What I would do in such situation is to prepare all fresh reagents or ask colleagues' working solutions. Also one could think to change these tubulin Abs. There are other housekeeping genes, which can be used for a loading control. Good luck!
I agree with the above comments. I only want to expand on Rohit's point 5 and stress that you make sure you have both enough SDS in your loading buffer (final concentration greater than or equal to 1%, though I routinely use 2%), and sufficient reducing agents (5% v/v beta-mercaptoethanol or freshly added 100 mM DTT).

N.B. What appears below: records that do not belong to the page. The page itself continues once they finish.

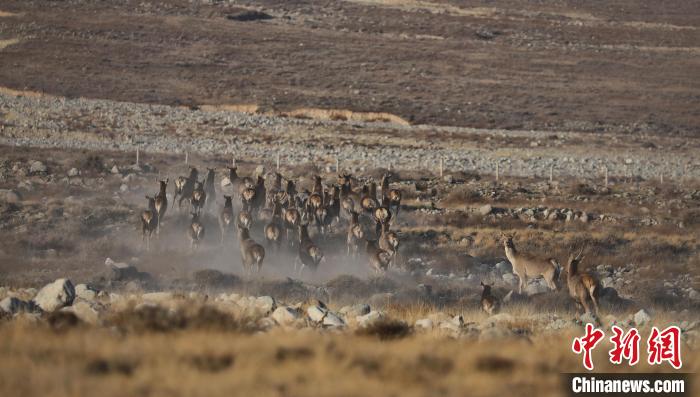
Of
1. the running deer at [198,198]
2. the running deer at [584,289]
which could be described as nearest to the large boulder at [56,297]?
the running deer at [584,289]

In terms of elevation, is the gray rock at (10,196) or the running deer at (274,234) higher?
the gray rock at (10,196)

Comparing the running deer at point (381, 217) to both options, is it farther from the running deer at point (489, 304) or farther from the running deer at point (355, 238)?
the running deer at point (489, 304)

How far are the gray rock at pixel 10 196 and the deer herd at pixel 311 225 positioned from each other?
423 cm

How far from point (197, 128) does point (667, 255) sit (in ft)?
100

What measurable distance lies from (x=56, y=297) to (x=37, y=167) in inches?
879

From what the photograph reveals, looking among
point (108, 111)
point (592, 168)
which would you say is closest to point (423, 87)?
point (108, 111)

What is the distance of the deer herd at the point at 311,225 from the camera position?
67.2ft

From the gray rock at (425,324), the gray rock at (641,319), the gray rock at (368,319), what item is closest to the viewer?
the gray rock at (368,319)

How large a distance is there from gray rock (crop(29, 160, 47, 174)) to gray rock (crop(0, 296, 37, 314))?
883 inches

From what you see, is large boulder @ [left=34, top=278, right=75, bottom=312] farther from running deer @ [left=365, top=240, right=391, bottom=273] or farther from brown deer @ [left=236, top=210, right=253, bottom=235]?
brown deer @ [left=236, top=210, right=253, bottom=235]

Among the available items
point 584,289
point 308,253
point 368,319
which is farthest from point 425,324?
point 308,253

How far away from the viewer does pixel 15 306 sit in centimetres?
1237

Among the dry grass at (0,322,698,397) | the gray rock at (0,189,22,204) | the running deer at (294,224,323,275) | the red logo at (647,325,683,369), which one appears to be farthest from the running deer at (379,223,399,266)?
the dry grass at (0,322,698,397)

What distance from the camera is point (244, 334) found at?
421 inches
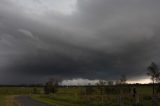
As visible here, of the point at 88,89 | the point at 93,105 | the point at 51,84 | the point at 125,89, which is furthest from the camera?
the point at 51,84

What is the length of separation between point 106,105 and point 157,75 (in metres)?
55.5

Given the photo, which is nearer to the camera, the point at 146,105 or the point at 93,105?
the point at 146,105

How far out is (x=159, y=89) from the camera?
7775 cm

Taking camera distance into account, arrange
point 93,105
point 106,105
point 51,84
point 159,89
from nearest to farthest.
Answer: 1. point 106,105
2. point 93,105
3. point 159,89
4. point 51,84

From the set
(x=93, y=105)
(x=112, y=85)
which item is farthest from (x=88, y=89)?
(x=93, y=105)

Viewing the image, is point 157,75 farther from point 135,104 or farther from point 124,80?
point 135,104

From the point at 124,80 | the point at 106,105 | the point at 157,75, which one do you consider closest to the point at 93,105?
the point at 106,105

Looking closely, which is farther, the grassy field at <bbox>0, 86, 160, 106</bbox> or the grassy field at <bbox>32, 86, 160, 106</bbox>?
the grassy field at <bbox>0, 86, 160, 106</bbox>

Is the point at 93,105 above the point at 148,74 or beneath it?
beneath

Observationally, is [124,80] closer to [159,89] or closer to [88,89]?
[159,89]

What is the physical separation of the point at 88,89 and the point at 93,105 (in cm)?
5711

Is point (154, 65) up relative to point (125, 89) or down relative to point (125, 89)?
up

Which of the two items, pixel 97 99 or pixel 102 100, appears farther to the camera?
pixel 97 99

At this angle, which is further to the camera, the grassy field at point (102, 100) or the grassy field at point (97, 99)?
the grassy field at point (97, 99)
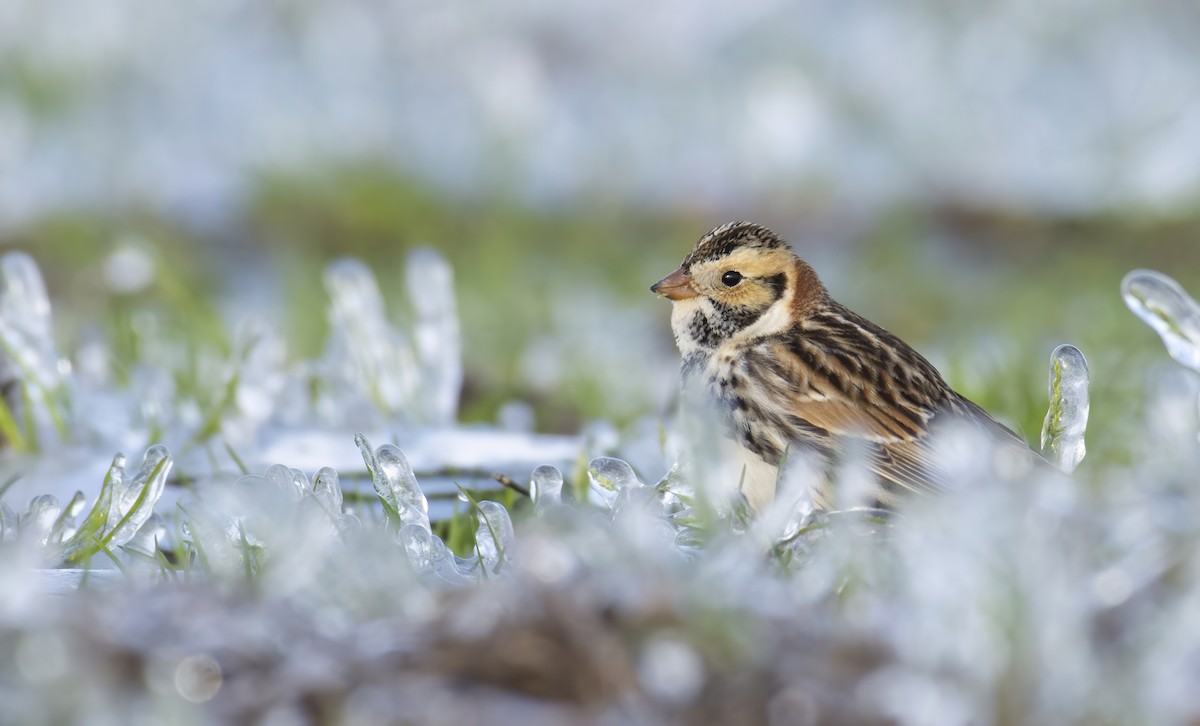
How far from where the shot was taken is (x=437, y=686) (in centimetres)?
176

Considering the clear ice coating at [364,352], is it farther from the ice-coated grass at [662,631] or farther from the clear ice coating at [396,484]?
the ice-coated grass at [662,631]

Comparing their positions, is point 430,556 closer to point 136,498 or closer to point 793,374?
point 136,498

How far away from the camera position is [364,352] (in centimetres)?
431

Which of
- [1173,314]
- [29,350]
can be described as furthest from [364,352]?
[1173,314]

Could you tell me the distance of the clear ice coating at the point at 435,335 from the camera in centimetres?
438

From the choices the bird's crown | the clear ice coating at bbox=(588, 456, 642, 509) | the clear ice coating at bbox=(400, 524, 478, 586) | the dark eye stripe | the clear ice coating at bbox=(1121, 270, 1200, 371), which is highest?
the clear ice coating at bbox=(1121, 270, 1200, 371)

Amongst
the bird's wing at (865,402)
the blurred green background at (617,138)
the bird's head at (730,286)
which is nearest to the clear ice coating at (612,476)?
the bird's wing at (865,402)

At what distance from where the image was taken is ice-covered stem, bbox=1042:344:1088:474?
2908 mm

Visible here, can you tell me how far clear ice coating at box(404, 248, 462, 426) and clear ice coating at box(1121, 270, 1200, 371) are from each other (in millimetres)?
2122

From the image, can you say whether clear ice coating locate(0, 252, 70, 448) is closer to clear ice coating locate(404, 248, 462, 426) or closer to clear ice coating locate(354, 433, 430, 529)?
clear ice coating locate(404, 248, 462, 426)

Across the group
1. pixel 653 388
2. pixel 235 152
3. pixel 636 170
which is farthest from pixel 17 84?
pixel 653 388

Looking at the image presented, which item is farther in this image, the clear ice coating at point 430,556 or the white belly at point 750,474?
the white belly at point 750,474

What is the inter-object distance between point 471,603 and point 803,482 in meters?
0.72

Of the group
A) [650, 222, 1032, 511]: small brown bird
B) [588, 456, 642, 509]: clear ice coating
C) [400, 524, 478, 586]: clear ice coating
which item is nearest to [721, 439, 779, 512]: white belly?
[650, 222, 1032, 511]: small brown bird
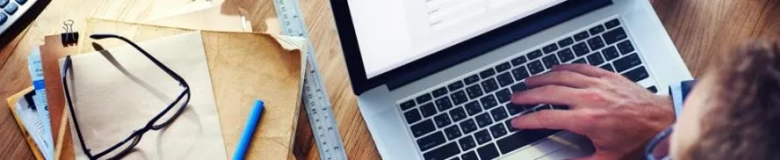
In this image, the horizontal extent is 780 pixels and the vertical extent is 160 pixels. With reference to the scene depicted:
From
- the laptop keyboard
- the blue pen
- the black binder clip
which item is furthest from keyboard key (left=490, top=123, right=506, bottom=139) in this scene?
the black binder clip

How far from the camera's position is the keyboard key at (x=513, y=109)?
858 millimetres

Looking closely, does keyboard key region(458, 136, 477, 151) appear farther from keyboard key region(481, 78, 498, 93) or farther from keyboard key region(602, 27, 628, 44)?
keyboard key region(602, 27, 628, 44)

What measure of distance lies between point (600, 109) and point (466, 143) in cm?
13

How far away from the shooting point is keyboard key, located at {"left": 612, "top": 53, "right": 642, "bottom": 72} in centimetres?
88

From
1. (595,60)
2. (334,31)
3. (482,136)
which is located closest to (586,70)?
(595,60)

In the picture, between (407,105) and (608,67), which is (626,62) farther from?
(407,105)

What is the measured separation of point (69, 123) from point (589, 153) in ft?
1.48

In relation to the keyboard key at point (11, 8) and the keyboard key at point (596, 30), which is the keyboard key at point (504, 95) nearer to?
the keyboard key at point (596, 30)

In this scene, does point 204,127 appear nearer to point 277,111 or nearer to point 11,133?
point 277,111

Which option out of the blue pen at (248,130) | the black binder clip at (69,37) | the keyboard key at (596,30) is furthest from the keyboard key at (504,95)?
the black binder clip at (69,37)

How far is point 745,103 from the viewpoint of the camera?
0.60 metres

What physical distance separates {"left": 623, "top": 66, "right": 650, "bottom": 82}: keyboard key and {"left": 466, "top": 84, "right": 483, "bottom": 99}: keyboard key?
0.13m

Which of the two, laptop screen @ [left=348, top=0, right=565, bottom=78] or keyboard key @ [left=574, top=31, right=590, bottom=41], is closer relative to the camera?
laptop screen @ [left=348, top=0, right=565, bottom=78]

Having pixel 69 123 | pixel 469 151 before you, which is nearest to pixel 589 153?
pixel 469 151
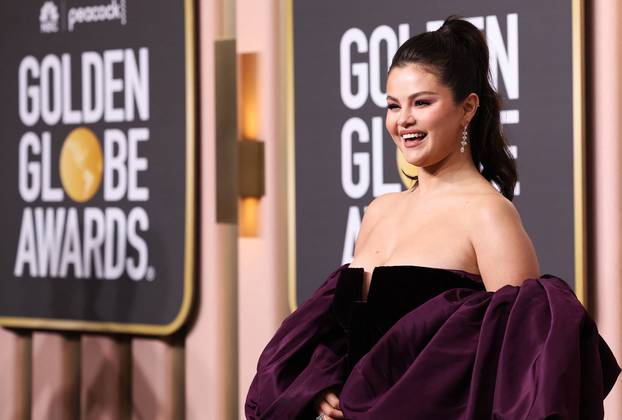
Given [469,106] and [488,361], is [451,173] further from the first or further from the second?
[488,361]

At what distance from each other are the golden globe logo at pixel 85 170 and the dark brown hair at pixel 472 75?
1.42 metres

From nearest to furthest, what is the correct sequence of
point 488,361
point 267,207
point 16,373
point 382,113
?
point 488,361 → point 382,113 → point 267,207 → point 16,373

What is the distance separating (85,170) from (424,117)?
1639 mm

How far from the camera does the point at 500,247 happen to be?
1.52 meters

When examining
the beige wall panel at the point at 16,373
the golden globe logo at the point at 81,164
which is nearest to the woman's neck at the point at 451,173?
the golden globe logo at the point at 81,164

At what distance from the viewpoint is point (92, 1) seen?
119 inches

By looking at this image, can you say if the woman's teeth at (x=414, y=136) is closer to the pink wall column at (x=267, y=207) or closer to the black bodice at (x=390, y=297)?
the black bodice at (x=390, y=297)

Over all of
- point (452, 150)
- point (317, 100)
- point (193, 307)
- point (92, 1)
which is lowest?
point (193, 307)

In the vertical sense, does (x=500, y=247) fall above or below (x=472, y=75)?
below

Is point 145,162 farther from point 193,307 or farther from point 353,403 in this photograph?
point 353,403

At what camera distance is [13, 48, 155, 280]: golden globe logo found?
2.94m

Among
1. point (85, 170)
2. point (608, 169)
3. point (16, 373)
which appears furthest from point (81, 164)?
point (608, 169)

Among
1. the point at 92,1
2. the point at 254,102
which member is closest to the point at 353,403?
the point at 254,102

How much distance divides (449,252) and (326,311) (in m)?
0.23
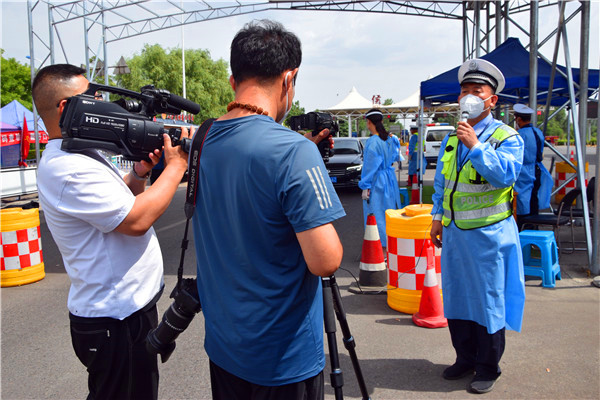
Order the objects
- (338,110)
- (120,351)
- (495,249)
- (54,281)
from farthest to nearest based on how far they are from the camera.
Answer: (338,110)
(54,281)
(495,249)
(120,351)

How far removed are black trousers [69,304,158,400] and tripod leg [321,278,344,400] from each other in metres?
0.92

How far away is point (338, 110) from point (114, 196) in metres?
35.7

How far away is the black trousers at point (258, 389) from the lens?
1.66 meters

A couple of other special points to bring up just in case:
1) I've also had problems in the past if I was dealing with lysates that had a lot of lipid present (fatty tissues or adipocyte cell lines) and that can cause smeariness when RIPA was used as this will dissolve more lipid than milder lysis buffers.
2) Is your boiled sample viscous as well (goopy instead of fluid) and difficult to pipette? That can also lead to smeariness because the RIPA denatured the DNA causing aggregation. If your sample though is perfectly fluid then likely not an issue.